Re: [GSoC][STATISTICS][Regression] Architecture Implementation Suggestions

2019-05-16 Thread Gilles Sadowski
Hello.

Le jeu. 16 mai 2019 à 10:02, Ben Nguyen  a écrit :
>
> Hello,
>
>
>
> I have some broad general ideas about how the regression module should be 
> structured, as outlined in my proposal briefly with UMLs
>
> This is the current implementation inside commons-math-stat-regression:

It seems there is/was an image here but I don't see it.

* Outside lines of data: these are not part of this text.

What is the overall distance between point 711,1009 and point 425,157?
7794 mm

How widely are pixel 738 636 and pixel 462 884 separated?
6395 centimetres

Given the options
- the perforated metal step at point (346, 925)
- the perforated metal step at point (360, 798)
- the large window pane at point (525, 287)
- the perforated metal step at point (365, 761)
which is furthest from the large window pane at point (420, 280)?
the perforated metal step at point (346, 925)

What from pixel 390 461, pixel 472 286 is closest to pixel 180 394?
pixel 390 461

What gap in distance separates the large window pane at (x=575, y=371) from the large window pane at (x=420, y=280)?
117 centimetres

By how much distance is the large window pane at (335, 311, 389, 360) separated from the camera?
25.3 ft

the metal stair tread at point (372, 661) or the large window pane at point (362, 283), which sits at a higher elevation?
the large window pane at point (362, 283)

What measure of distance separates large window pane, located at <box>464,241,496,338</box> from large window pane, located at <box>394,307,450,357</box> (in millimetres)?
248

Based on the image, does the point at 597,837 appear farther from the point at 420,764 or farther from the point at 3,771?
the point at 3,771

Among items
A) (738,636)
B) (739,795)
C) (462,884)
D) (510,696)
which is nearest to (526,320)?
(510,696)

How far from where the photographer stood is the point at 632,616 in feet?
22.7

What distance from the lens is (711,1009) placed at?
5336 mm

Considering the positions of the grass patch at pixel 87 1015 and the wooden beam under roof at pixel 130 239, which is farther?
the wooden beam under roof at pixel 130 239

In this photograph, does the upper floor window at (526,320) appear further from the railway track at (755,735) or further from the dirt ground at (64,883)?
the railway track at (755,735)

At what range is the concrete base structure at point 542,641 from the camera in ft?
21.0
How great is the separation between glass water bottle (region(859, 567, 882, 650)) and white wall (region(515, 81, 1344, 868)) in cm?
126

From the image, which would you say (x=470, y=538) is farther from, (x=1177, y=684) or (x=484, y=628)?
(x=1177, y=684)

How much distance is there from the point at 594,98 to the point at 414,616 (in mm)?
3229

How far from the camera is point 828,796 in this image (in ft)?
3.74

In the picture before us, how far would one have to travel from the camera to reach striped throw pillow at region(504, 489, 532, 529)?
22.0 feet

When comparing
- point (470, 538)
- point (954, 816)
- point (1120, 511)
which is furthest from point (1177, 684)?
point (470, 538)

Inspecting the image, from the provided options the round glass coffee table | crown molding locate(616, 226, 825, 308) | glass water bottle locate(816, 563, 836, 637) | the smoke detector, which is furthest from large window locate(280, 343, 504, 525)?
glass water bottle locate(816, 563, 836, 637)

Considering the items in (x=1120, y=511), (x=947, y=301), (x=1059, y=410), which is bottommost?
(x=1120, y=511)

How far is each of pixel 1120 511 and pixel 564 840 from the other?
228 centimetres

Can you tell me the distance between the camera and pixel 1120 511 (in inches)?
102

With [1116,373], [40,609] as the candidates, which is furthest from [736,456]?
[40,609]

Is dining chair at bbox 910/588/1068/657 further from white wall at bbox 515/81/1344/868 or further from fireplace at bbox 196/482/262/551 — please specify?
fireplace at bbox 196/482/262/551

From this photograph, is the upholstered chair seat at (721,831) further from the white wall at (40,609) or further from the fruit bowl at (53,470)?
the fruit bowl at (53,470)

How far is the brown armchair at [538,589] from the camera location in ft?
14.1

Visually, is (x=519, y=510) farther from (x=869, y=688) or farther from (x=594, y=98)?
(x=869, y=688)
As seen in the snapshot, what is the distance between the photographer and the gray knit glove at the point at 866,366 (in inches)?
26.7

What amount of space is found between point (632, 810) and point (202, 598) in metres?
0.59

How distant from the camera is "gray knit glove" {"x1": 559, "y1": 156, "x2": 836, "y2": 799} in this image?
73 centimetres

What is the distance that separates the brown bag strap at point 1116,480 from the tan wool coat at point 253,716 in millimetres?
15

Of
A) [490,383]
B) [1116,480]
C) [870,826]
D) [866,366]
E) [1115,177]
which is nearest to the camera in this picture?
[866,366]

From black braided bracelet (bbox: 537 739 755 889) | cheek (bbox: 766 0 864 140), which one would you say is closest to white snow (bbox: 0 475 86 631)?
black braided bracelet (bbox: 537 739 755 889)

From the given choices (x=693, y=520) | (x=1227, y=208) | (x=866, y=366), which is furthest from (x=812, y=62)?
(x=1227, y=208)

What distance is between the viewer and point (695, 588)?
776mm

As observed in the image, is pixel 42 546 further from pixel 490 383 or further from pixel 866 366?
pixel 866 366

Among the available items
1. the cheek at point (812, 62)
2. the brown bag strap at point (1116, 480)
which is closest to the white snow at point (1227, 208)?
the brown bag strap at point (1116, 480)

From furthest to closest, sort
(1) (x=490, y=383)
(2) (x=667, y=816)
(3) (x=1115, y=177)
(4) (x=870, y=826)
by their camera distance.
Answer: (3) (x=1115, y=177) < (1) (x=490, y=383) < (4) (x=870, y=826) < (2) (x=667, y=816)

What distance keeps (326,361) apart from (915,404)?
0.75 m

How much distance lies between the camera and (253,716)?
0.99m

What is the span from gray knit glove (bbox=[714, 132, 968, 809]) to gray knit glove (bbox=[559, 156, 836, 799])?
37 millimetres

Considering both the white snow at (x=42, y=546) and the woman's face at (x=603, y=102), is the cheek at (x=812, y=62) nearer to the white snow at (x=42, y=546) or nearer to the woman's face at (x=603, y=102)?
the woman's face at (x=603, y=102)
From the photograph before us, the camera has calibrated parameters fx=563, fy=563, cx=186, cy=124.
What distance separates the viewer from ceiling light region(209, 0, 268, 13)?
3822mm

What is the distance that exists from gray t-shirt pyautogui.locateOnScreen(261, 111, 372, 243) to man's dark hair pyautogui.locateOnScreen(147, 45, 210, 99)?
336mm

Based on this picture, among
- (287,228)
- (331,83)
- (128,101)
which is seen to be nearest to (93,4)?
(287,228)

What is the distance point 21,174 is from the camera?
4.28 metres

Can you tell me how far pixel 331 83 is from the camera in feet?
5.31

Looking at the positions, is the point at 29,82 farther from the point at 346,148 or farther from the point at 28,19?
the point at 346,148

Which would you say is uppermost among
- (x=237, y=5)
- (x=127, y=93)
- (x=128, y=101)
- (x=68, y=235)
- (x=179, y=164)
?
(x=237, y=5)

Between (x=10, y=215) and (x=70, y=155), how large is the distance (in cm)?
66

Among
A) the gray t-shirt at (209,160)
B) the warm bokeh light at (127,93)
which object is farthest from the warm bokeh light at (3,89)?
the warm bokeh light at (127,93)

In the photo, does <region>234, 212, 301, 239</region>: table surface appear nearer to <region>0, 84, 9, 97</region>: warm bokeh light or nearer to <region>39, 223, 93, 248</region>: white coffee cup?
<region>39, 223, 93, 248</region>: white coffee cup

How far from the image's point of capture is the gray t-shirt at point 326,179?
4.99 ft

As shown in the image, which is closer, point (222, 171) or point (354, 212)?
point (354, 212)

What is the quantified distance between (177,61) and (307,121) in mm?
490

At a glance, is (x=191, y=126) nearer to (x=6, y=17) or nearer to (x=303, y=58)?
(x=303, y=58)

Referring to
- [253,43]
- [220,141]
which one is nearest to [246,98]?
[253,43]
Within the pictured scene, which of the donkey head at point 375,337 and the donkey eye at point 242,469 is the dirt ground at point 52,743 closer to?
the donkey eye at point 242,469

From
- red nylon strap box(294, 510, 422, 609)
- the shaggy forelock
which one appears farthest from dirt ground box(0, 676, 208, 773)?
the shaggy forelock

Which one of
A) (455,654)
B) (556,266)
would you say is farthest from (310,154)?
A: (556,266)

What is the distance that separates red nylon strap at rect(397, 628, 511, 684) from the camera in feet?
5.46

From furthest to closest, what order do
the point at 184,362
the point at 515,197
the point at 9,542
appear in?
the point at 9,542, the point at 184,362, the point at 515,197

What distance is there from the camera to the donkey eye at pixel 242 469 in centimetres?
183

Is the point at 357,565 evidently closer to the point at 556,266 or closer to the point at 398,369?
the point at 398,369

For this kind of information, please use JIRA (and provide the link here).

>
>
> This is my propsed idea, where the structure was partly inspired by SuanShu 
> since it supported multiple types of regression (including logistic):
>
> https://github.com/aaiyer/SuanShu/tree/master/src/main/java/com/numericalmethod/suanshu/stats/regression/linear
>
>
>
> Disclaimer: I have only studied some econometrics and second year computer 
> science in university, so I have zero professional data engineering 
> experience, but am excited to start learning with this project. So, I don’t 
> currently know the exact needs of data engineers in regards to this module 
> and am learning as I go….which is why I would very much appreciate any input 
> on the kinds of requirements data engineers would want from this regression 
> module.

Basing a design on use-cases is very useful.
You should collect a range of them (small/large datasets, in-memory/stream,
dense/sparse) in order to figure what parts of the code can be common and
what requires specialization.

>
> From someone who has used the current implementation or will use this new 
> implementation:
>
> What would make your life easier?
> What should definitely be kept?
> What should be added/improved?
> Any specific features or design criterions?
> Any changes or radically different approaches to the following idea?

Good questions!
What are your answers? ;-)

> Note: OLS, GLS and Logistic regression are the first to be implemented, with 
> focus to make architectural support for further additions. Changes will make 
> use of new Java 8 features, specifically the Java Streams API to improve 
> performance and readability.
>

+1
I'd suggest to select one and start coding, without fearing that you'll
probably have to change a lot of it as more use-cases are collected.

>
>
> Updates to this proposed implementation UML in my proposal:
>
> “statistics-regression-reqLinearMath” will be replaced with EJML as suggested 
> by Mr. Eric Barnhill
>
> This will include a custom matrix class extended from EJML’s SimpleBase -> 
> StatisticsMatrix
> So if we decide to use an Apache Commons implementation of matrices later on, 
> only this class should be changed internally.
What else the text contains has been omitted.